• _TEXTE FOURNI_
☆ ☆ ☆
Le cahier de doléances (1789)


C’est le 16 mars que Danghin, curé de la paroisse reçoit l’ordre de communiquer à ses paroissiens la convocation pour les États Généraux qui ne s’étaient pas réunis depuis ...1614 : « Sa Majesté désire que s’assemblent dans les villes et les villages dans le plus bref temps, les habitants pour conférer ensemble tant des remontrances, plaintes et doléances que des moyens et avis qu’ils auront à proposer et pour élire, choisir et nommer des personnes dignes de confiance, capables de transmettre ces remontrances et propositions aux divers états ».


Le 31 mars, 12 notables de St Jean, le curé Danghin et quelques dizaines d’habitants se réunissent dans le cimetière « la chambre (la sacristie) étant trop petite pour contenir le peuple ». Ils établiront leur cahier de doléances. La modération du ton montre qu’ils croient encore dans la justice du roi. Leurs réclamations visent donc principalement la seigneurie locale, le sieur de Martel avec qui ils ont des démêlés.

La justice prime

Ce souci d’une plus grande justice semble primordial dans l’esprit de nos concitoyens. C’est sans doute la raison pour laquelle les premiers paragraphes de leur cahier traiteront tous de cet aspect. « Les suppliants demandent une meilleure administration dans la justice et, au cas qu’il plût à Sa Majesté d’établir de distance en distance des barres royales (tribunaux royaux) ils demandent à être réunis à un chef-lieu le plus proche possible, voire même au siège du Pellerin ... ».
Les procédures qu’ils mènent parfois pour obtenir satisfaction lors de conflits avec leur seigneur sont généralement très longues, aussi demandent-ils : « une abréviation des procès, car depuis quarante ans ils plaident contre leur seigneur pour avoir la partage de quatre cents journaux de communs, et depuis ce temps ils n’ont pu obtenir justice ». Mieux, dans le conflit évoqué, une décision de justice vieille de 13 ans et qui leur donnait satisfaction n’a pas été appliquée par de Martel. Il s’est même permis d’afféager des terres qui ne lui appartenaient pas en propre. « Pourquoi les suppliants demandent que tout ce que le seigneur a afféagé depuis la sentence de 1776 soit remis dans son premier état, et que tous les fossés soient abattus aux frais et dépens de ceux qui les ont fait lever ».
☆ ☆ ☆
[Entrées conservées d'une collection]
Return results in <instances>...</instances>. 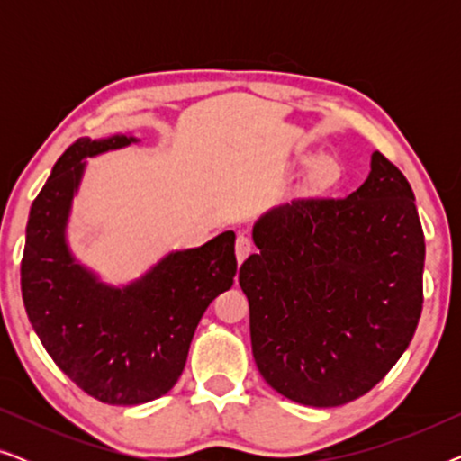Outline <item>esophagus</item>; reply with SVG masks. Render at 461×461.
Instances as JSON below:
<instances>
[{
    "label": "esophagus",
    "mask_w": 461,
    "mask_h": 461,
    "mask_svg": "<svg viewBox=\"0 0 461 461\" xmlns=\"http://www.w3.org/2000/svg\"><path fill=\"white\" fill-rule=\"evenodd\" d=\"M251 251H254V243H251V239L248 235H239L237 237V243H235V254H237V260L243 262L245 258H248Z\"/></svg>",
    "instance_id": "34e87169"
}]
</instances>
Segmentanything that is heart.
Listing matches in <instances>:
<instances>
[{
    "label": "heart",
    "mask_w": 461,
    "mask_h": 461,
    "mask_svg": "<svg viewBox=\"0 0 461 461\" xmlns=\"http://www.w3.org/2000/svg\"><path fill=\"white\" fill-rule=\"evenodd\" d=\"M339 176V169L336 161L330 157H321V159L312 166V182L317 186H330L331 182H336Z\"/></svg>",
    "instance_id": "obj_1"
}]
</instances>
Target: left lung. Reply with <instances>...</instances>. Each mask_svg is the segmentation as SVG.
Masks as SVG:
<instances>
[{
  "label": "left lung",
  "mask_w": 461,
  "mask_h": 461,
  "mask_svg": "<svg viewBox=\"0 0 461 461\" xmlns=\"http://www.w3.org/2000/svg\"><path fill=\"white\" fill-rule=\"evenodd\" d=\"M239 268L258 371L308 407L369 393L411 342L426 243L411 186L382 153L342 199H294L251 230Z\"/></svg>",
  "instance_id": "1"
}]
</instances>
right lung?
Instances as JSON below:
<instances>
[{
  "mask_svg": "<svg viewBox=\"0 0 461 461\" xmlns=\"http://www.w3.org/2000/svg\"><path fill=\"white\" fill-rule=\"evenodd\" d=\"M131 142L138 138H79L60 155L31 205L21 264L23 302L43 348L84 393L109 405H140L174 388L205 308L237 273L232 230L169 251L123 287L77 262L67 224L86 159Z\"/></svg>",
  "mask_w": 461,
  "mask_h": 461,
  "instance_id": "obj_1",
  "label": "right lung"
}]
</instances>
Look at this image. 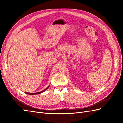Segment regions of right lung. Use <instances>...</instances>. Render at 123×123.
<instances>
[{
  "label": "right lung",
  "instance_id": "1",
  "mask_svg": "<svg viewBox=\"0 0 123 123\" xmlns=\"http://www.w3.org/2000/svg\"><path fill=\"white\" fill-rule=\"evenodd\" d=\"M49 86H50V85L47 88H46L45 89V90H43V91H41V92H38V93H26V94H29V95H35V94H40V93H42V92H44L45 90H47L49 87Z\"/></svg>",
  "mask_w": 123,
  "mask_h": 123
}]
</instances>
☆ ☆ ☆
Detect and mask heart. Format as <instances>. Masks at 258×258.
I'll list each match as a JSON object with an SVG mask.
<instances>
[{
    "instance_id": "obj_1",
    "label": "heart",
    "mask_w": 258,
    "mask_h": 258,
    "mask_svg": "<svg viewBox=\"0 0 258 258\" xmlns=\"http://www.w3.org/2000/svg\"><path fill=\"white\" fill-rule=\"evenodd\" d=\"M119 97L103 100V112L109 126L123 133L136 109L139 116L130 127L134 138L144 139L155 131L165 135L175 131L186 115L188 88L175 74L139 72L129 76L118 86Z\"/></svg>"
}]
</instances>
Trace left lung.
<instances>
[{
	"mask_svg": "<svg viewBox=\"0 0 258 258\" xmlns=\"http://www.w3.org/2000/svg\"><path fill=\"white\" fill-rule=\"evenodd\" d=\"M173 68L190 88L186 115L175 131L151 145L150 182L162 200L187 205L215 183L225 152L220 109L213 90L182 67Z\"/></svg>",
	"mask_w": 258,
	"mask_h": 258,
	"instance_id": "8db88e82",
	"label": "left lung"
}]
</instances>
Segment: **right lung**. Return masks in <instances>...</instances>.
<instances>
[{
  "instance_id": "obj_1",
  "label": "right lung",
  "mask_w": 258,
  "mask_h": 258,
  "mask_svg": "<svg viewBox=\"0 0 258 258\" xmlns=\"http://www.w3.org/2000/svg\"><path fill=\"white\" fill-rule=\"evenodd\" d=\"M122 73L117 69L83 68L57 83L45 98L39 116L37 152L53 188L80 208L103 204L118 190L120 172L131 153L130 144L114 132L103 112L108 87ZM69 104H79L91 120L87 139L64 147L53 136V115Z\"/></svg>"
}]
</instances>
☆ ☆ ☆
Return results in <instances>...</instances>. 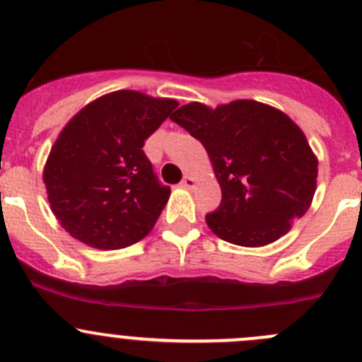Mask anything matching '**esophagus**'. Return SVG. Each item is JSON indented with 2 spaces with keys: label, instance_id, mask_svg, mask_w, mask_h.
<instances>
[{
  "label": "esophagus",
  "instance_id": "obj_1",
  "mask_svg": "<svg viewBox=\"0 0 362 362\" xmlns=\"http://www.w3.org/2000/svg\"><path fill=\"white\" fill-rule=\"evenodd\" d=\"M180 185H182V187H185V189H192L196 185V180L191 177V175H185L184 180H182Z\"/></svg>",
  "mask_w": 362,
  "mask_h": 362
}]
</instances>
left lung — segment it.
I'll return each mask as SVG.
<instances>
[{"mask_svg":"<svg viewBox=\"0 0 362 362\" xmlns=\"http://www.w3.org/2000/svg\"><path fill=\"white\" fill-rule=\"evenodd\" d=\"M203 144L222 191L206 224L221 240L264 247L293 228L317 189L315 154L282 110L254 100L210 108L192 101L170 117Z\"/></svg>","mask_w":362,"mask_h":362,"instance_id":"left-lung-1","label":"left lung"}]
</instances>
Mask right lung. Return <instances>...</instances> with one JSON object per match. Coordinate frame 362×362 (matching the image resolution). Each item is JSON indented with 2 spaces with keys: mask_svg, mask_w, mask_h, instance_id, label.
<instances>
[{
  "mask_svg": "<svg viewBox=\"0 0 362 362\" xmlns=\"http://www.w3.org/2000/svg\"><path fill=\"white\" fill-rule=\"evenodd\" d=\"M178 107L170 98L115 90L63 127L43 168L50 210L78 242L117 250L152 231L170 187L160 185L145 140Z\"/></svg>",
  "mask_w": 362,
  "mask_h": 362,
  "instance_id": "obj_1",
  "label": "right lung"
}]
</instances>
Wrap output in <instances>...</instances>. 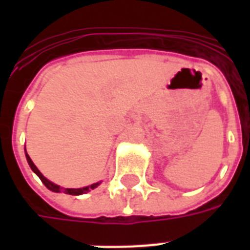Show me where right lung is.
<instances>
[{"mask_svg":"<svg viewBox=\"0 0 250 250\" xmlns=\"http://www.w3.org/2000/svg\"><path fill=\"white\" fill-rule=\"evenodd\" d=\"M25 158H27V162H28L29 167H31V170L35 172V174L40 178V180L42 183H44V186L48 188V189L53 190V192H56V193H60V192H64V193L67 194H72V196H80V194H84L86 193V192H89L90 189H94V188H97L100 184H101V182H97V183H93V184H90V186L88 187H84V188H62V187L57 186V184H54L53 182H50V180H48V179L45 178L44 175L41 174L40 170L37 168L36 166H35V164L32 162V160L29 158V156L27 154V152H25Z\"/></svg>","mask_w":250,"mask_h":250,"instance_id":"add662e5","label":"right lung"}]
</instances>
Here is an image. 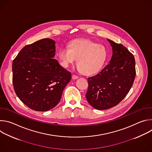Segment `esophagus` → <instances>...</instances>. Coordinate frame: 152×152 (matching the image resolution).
☆ ☆ ☆
• _EXERCICE COURT A_
Recopiez à l'identique le passage du texte sur le cahier de doléances qui s'ouvre sur les mots contenant « Le 31 mars, 12 » et se termine par « ont des démêlés. ».
• _EXERCICE COURT B_
D'après le texte sur le cahier de doléances, depuis combien de temps les habitants plaident-ils contre leur seigneur ?
• _EXERCICE COURT C_
Relevez toutes les années écrites en chiffres dans le texte sur le cahier de doléances.

• _RÉPONSE COMPLÈTE A_
Le 31 mars, 12 notables de St Jean, le curé Danghin et quelques dizaines d’habitants se réunissent dans le cimetière « la chambre (la sacristie) étant trop petite pour contenir le peuple ». Ils établiront leur cahier de doléances. La modération du ton montre qu’ils croient encore dans la justice du roi. Leurs réclamations visent donc principalement la seigneurie locale, le sieur de Martel avec qui ils ont des démêlés.

• _RÉPONSE COMPLÈTE B_
Depuis quarante ans.

• _RÉPONSE COMPLÈTE C_
1789, 1614, 1776